<i18n dev> Proposed update to UTS#18

Fri Apr 15 13:46:18 PDT 2011

Andy Heninger <aheninger at google.com> wrote:

>>> I actually had do this because I have a dataset that has things like
>>> "undeaðlich" nad "smørrebrød", and I wanted to allow the user to
>>> head-match with "undead" and "smor", respectively.  There is no
>>> decomposition of "ð" that includes "d", nor any of "ø" that includes "o".
>>> But the UCA primary strenths are the same.  It worked very well.
>>
>>> It's a very useful feature, and I'm glad that tr18 includes mention of it.
>>> I just wish we could get it into our regex engines so I didn't have to
>>> do it all by hand. :)

> On Fri, Apr 15, 2011 at 8:01 AM, Mark Davis ☕ <mark at macchiato.com> wrote:

>> The biggest issue is that for any transformation that changes the number of
>> characters, or rearranges them is problematic, for the reasons outlined in
>> the PRI.
>>
>> An example might be /(a|b|c*(?=...)|...)(d|...|a)/, which for Danish (under
>> a collation transform, strength 2) should match any of {aa, aA,...å, Å,
>> Å,...}, as should  /(a|b|c*(?=...)|...)(d|...|\x{308})/
>>
>> What *is* relatively straightforward is to do is to construct a regex
>> targeted at a known transformation (like NFC), and then transform the input
>> text. There will be some difficulties in mapping between indexes for
>> grouping, however. Most regex engines can't handle in their API
>> discontiguous groups.

> I suspect a match where the fundamental atomic unit of matching was grapheme
> clusters, or combining sequences, would produce useful results.

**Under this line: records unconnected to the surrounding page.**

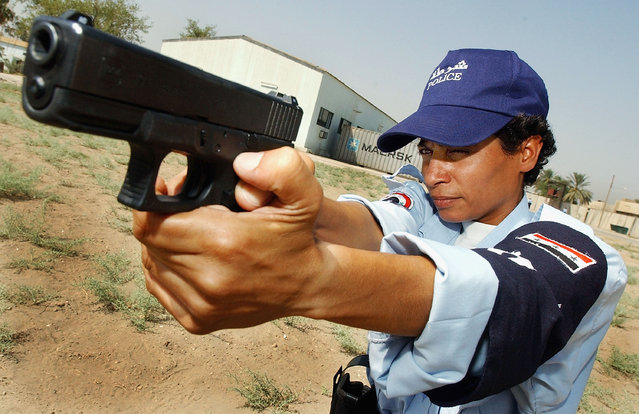 Female police recruit Aziza Ali, 30, aims her Glock 9mm pistol at a target on the gunnery range at the law enforcement academy July 18, 2004 in Baghdad, Iraq. (Photo by Wathiq Khuzaie)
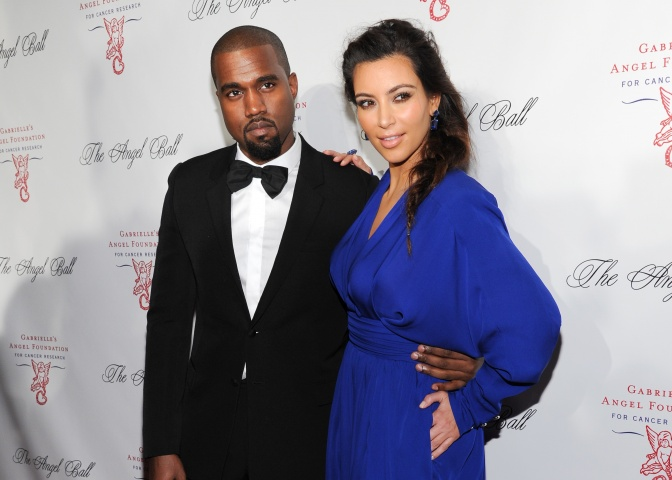 Singer Kanye West and girlfriend Kim Kardashian attend a benefit in New York. - AP Photo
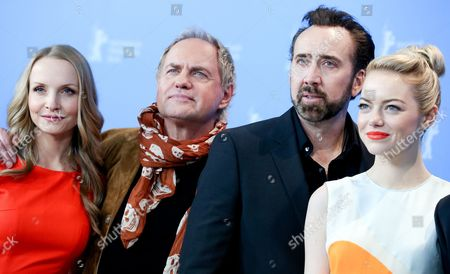 German Actors Janin Reinhardt and Uwe Ochsenknecht and Us Actors Nicolas Cage and Emma Stone Pose at a Photocall For 'The Croods' During the 63rd Annual Berlin International Film Festival in Berlin Germany 15 February 2013 the 3d Animated Movie is Presented in Competition out of Competition at the Berlinale Running From 07 to 17 February Germany Berlin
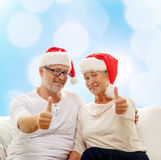 Happy senior couple in santa helper hats Stock Photos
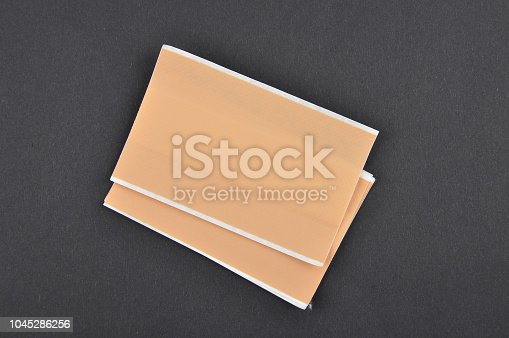 istock Band-aid on black background 1045286256
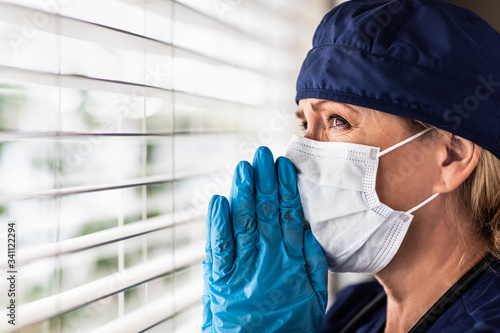 Prayerful Stressed Female Doctor or Nurse On Break At Window Wearing Medical Fac Fototapeta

> No discontinuous results.  Results independent of normalization form, or
> lack of normalization, of the input.  No ability of the match to look inside
> of, or partially match, combining sequences.

> I also think that we should avoid making recommendations that haven't been
> implemented and proved to be useful and practical.

I agree we should look at existing practice to see what people have come 
up with to see what does, and what does not, work.

Last night I wrote, and then deleted, a great deal of text talking about this, 
and the solutions that I in practice had found useful.  I decided it was too
long and through it all away.  All I really ended up saying is that UCA matches
at collation strengths 1 and 2 had proven useful for me.

There are two issues.  One relates to decomposition, the other to UCA comparisons.

Consider two situations.  The user will think in graphemes, so I will, too.
By grapheme, I mean a user-perceived "character".  

  * Case one has the user wanting to match any grapheme starting with an "a".

  * Case two has the user wanting to match any grapheme starting with an "a"
    but which also has a circumflex.

The first case appears to be reasonably easy.  The second case probably does not.
But I believe both are harder than they look.

The obvious thing to do for case one, and the thing we've likely all done, is 
to use canonical decomposition.  That is "safe" because the number of code points
never changes when you take the NFD of a string.   

    NFD($string) =~ /(?=a)\X/

or for embedding, then /(?:(?=a)\X)/; that's a "loose" match of an "a"
that works no matter whether it is in NFC or NFD or something else.

In fact, with case folding (for case insensitive matching) it even works 
for ANGSTROM SIGN, because that has an NFD that turns into a regular "A".

If you pre-NFD the string, the matching engine doesn't have to account 
for NFD-matching.  This breaks down in case two, though.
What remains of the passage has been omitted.